▶ Extrahierter Text
------------------------------------------------------------

Zu Beginn des Jahres 1905 wollte Frankreich den marokkanischen Sultan zwingen, Reformen durchzuführen und Marokko so zum französischen Protektorat machen. Die französische Regierung strebte die Zollkontrolle und eine Reform der Armee unter französischer Führung an und wollte sich der marokkanischen Staatsfinanzen annehmen[25].

Deutschland sah in dem französischen Vorgehen nun die Legitimation, offen Druck auf Frankreich auszuüben[26]. Nachdem die Bündnispläne mit Russland nicht umgesetzt werden konnten, suchte man einen anderen Weg, um einen Keil zwischen das im Entstehen begriffene Bündnis zwischen Frankreich und England zu treiben[27]. Deutschland sah sich zudem einer massiven Ungerechtigkeit ausgesetzt und pochte auf sein Mitspracherecht in dieser Angelegenheit[28]. Dieses politische Vorgehen war nicht zuletzt auch von wirtschaftlichen Interessen motiviert. Der deutsche Handel hatte sich gerade in Marokko etabliert. Man hatte Fuß gefasst und es gab Pläne, sich ins Landesinnere auszubreiten. Auch die deutsche Schwerindustrie hatte großes Interesse an den reichen Bodenschätzen des Landes. Zudem war Marokko wegen seiner strategischen Lage als Flottenstützpunkt äußerst begehrt[29]. Der damalige deutsche Reichskanzler Bülow war der Meinung, Deutschland brauche einen Platz an der Sonne[30].

Um die deutsche Offensive gegen Frankreich ins Rollen zu bringen, überredeten Reichskanzler Bülow und der Staatssekretär des auswärtigen Amtes, Holstein, den Kaiser, während einer Mittelmeerreise in der marokkanischen Hafenstadt Tanger an Land zu gehen und öffentlich gegen das französische Vorgehen Stellung zu beziehen[31]. Am 31.03.1905 kam es zu der geplanten Landung in Tanger. Der Kaiser protestierte dort offiziell gegen die französischen Absichten und sicherte dem Sultan die deutsche Anerkennung Marokkos als souveränen Staat zu[32]. Die deutsche Führung versprach sich von dieser Aktion, dass Frankreich erkennen würde, dass allein die englische Unterstützung zur Verwirklichung seiner Ziele nicht ausreichen würde und es sich aufgrund dessen von England lösen würde[33].

------------------------------------------------------------

▶ Zu bearbeitende Aufgabe
Schreibe den Text über das deutsche Vorgehen in der Marokkofrage 1905 im Anschluss an seinen letzten Satz weiter. Die Daten werden hier nicht gebraucht.

▶ Inhalt der Daten
------------------------------------------------------------

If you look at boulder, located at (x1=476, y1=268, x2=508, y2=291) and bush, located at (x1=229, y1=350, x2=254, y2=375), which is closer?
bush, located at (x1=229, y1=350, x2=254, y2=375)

------------------------------------------------------------

▶ Schriftliche Antwort
Öffentlichkeit, Presse und Politik in den Ländern der Entente Cordiale reagierten mit Empörung auf diese Aktion. Deutschland, sich wohl bewusst das Russland durch seinen Krieg und die aufkommende Revolution beschäftigt war und seinen Bündnisverpflichtungen Frankreich gegenüber, wenn überhaupt, nur äußerst schwach und zögerlich nachkommen konnte[34], ließ sich davon nicht beeindrucken und weiterhin die Muskeln spielen. Auch in Frankreich war man sich der Lage Russlands bewusst und die französische Regierung war sich sehr unsicher, wie man sich Deutschland gegenüber verhalten sollte[35]. Um die Lage zu beruhigen und Deutschland den Wind aus den Segeln zu nehmen, bot man zunächst eine Lösung nach dem Muster der Entente Cordiale an. Bülow und Holstein lehnen dies jedoch ab und verlangen stattdessen eine internationale Konferenz mit allen interessierten Mächten[36].

Der französische Außenminister Delcassé, der als einer der wenigen die deutsche Politik des Bluffens, welche nur auf dem Wegfall Russlands und einer Neutralität Englands beruhte, durchschaut hatte[37] und eine harte Linie Deutschland gegenüber forderte, wurde von Bülow aus dem Amt gedrängt, nachdem dieser sich persönlich an die französische Regierung gewandt und für dessen Entlassung plädiert hatte[38].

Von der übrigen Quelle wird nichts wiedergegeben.